> _Task requirements_
Count every line that includes the string "White" in the entries that follow. Nothing besides the number is needed.

> _Stored records_
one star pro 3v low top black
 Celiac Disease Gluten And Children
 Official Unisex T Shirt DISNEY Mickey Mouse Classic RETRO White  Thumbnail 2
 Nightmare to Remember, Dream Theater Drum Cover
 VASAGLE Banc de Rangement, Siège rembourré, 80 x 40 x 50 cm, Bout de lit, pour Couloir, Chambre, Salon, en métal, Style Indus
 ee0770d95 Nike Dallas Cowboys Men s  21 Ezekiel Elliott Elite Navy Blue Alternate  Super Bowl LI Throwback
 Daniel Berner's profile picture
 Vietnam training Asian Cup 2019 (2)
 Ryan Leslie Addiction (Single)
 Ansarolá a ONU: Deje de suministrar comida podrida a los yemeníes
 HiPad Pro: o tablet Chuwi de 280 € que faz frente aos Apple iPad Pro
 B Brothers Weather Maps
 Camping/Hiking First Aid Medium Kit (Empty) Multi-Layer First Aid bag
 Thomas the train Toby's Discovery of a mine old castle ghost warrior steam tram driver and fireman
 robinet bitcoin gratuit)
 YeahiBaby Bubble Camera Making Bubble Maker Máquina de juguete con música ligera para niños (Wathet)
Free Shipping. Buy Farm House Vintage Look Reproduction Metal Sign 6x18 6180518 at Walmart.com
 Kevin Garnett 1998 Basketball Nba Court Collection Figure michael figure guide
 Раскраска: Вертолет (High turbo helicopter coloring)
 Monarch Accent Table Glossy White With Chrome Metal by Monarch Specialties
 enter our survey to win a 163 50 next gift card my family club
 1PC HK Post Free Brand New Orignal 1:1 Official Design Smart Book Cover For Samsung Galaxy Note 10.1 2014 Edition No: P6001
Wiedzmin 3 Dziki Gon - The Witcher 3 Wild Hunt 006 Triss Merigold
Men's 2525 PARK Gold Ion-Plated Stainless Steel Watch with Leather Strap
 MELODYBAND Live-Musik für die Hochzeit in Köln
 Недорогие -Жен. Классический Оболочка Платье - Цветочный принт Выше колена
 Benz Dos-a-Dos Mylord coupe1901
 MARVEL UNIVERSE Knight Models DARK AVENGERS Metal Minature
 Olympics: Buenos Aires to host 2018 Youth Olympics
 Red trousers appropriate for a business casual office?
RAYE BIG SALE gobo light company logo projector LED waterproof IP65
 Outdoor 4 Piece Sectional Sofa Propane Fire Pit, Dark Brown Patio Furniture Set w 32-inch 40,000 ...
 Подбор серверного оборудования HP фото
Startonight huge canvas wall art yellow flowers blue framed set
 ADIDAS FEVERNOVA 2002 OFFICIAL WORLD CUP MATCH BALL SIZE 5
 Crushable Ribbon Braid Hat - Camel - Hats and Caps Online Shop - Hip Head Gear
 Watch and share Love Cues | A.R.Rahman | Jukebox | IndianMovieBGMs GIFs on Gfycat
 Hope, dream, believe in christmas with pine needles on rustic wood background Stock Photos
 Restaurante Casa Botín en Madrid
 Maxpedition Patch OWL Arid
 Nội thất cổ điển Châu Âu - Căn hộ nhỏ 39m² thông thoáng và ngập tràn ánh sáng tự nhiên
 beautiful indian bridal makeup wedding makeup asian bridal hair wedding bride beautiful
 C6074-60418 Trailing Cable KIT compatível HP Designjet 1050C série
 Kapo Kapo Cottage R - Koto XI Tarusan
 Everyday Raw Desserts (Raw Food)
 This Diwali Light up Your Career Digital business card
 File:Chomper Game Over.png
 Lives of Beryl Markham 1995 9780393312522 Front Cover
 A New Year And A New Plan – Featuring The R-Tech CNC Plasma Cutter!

> _Your response_
2